When discussing what does leukemia pain feel like, tenderness of the bones is often mentioned. This is due to the buildup of cancerous cells near the surface of the bones or inside the joints.

Profuse sweating, especially at night

Night sweats and cancer are common, particularly with cancers of the blood (like leukemia). With leukemia, you are at a greater risk of developing infection because your body isn’t producing enough healthy blood to help your cells. When this happens, the body increases its temperature to help it fight, which leads to night sweats and fevers. 1

Petechiae

This is a condition in which tiny red splotches appear on your skin. Patients often wonder what do leukemia spots look like, so keep in mind that these spots resemble a rash.

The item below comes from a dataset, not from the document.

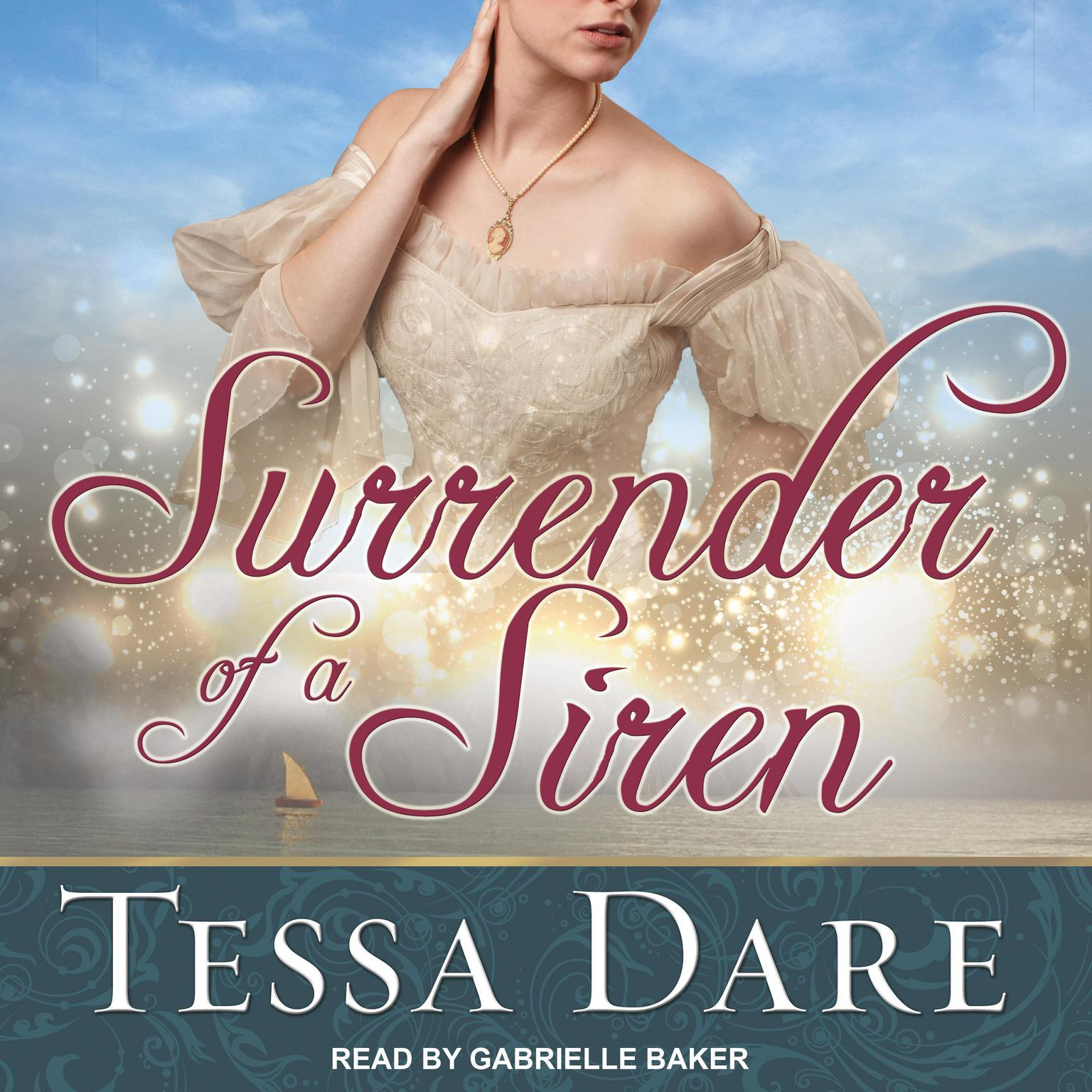Printable Surrender of a Siren Audiobook Cover Art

Whether you’ve been wondering what causes leukemia in adults or what causes childhood leukemia, we hope this informative guide has helped. Remember that arming yourself with the right knowledge is the first step toward taking control of your health.

If you have any more questions about what causes leukemia, what the signs and symptoms are — or even what a good leukemia diet is — feel free to reach out to our team at ITC. 

At Immunity Therapy Center, we offer alternative targeted therapy options to help with your leukemia treatment. These methods are intended to be less harsh than chemotherapy, radiation therapy, and other traditional treatment options. 

We know the road to childhood cancer recovery can be tough. And that’s why we’re doing everything in our power to pave the way for our patient’s peaceful, empowering journey ahead. Call us today to receive your custom targeted therapy plan today!

 

Sources:

  1. “What Causes Childhood Leukemia?” cancer.org, February 12, 2019,  https://www.cancer.org/cancer/leukemia-in-children/causes-risks-prevention/what-causes.html. Accessed 
  2. “Spotting the Difference: Night Sweats in Leukemia vs. Normal Night Sweats.” leukemiacare.org.uk, (no publish date),  https://www.leukaemiacare.org.uk/support-and-information/latest-from-leukaemia-care/blog/spotting-the-difference-night-sweats-in-leukaemia-vs-normal-night-sweats/. Accessed May 29, 2020.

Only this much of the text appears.